• **The task**
How many lines in the material below contain the string "furthest"? Reply with the number alone.

(Stored records)

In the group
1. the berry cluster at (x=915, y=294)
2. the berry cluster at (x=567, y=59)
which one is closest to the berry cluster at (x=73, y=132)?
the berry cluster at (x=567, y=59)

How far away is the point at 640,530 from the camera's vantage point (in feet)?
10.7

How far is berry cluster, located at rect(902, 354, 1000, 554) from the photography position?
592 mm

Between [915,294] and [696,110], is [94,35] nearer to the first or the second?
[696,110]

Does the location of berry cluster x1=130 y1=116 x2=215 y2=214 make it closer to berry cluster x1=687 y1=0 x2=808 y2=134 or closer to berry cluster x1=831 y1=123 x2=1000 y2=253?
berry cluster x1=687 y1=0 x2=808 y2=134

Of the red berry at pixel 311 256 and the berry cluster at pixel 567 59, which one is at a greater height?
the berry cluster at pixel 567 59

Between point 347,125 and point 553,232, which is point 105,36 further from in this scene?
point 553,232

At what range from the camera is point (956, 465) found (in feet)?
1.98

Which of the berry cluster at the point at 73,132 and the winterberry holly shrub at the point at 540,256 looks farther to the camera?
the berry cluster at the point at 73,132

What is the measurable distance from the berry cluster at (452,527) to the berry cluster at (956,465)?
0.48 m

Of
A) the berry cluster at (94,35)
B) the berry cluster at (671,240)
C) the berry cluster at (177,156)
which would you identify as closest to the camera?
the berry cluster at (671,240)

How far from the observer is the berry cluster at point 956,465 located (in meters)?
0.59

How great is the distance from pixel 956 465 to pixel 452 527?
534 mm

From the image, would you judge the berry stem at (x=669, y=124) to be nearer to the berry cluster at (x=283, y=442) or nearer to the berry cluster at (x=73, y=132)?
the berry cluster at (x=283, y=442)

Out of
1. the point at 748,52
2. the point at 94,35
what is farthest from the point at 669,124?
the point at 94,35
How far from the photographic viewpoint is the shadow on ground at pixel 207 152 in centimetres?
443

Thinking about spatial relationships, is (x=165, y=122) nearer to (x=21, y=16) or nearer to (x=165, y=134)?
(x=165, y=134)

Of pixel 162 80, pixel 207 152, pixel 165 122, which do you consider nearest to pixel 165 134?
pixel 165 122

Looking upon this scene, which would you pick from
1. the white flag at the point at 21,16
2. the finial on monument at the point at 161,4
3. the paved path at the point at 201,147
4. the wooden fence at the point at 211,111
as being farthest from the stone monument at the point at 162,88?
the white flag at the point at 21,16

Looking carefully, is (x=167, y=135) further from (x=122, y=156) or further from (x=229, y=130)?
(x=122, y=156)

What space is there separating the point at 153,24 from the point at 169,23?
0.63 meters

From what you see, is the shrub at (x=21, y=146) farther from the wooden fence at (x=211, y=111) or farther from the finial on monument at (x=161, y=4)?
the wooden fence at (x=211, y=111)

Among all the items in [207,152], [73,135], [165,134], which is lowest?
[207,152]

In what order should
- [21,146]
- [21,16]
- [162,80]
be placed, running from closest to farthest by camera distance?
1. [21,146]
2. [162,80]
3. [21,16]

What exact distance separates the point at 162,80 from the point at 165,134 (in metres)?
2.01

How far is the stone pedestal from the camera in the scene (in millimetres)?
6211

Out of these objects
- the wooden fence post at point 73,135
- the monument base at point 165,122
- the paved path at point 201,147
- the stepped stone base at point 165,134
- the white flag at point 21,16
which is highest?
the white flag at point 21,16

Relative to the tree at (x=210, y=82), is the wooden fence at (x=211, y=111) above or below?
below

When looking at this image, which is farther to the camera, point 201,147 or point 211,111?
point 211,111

* * *

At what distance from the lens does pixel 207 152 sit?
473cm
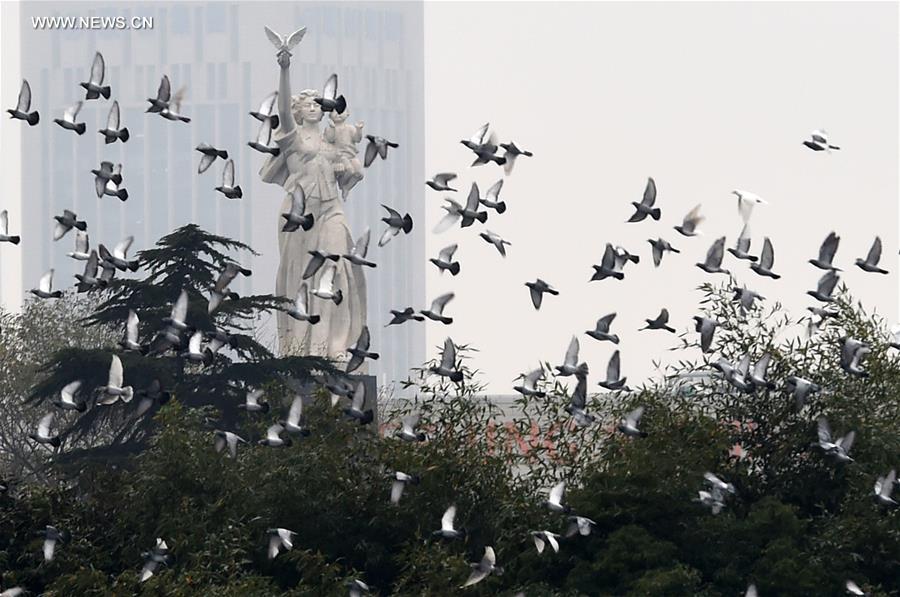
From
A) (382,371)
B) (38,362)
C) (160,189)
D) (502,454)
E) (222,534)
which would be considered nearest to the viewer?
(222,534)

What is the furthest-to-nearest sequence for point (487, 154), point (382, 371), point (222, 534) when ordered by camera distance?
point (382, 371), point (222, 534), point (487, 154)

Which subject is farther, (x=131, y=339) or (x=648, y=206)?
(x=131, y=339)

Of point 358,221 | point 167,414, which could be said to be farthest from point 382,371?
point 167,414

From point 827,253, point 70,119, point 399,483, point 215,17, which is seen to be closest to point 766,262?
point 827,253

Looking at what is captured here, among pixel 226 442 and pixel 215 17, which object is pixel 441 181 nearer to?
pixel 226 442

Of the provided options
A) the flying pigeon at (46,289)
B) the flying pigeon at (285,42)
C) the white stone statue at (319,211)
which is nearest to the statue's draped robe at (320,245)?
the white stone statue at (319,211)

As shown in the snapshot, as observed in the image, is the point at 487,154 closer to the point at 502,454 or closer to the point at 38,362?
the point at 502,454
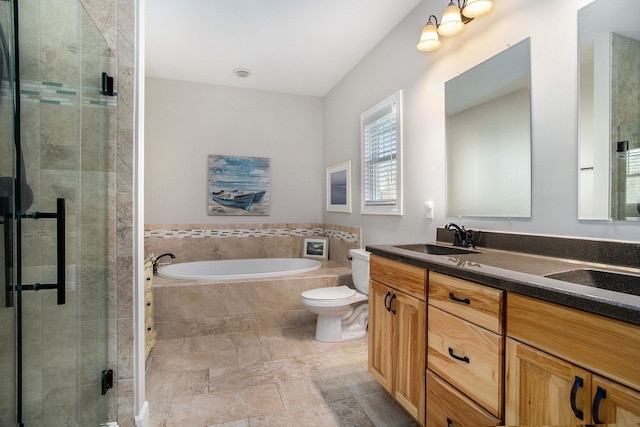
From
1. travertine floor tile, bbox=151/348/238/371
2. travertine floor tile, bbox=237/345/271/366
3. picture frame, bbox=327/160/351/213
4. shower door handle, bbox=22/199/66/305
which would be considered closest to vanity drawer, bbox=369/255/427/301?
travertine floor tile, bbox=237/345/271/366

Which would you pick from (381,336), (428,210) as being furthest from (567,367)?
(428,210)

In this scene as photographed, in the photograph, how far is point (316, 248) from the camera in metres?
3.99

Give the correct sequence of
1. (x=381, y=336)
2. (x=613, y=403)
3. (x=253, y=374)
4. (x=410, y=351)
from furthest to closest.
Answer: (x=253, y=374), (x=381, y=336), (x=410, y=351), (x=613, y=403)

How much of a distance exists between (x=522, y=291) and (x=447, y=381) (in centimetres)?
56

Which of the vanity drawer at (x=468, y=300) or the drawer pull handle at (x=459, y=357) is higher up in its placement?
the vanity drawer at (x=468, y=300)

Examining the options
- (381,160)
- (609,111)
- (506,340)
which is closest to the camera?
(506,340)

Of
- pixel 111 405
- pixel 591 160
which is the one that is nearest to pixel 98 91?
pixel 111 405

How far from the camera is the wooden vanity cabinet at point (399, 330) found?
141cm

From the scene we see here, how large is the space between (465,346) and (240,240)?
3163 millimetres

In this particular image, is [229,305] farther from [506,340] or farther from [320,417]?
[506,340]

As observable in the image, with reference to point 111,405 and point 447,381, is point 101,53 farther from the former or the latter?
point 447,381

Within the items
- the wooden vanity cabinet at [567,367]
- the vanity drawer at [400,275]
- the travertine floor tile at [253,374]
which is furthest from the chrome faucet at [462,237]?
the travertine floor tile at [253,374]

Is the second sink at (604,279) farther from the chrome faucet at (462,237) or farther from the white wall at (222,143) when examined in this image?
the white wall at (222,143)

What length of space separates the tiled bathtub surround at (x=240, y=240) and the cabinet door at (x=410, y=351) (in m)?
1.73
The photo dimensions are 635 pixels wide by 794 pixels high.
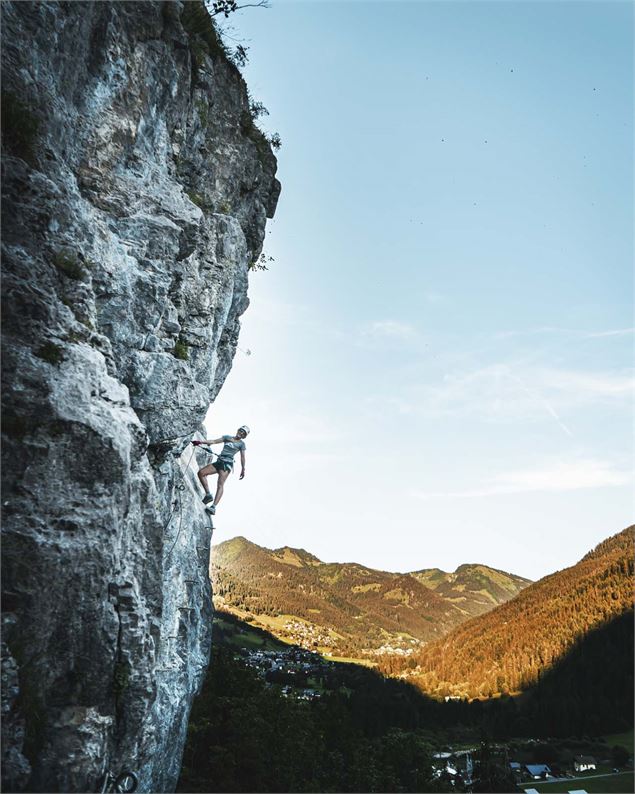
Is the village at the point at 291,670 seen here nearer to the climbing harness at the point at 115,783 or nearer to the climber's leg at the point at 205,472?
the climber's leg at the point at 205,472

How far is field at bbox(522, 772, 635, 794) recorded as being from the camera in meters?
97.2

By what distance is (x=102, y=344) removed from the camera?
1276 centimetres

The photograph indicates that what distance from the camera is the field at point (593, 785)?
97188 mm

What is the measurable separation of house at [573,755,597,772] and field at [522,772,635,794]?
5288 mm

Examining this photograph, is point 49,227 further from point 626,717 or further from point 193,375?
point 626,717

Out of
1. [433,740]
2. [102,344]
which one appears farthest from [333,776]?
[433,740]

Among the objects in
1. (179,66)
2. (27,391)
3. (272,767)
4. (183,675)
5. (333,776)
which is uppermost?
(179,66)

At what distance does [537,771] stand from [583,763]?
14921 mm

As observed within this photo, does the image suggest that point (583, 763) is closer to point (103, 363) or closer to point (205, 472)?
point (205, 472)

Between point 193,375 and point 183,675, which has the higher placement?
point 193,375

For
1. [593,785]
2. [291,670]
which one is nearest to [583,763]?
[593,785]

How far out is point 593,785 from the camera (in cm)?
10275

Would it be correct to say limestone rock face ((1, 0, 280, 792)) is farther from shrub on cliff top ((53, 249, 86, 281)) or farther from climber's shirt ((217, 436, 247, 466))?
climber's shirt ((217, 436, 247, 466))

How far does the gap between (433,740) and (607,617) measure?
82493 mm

• **Exercise answer**
4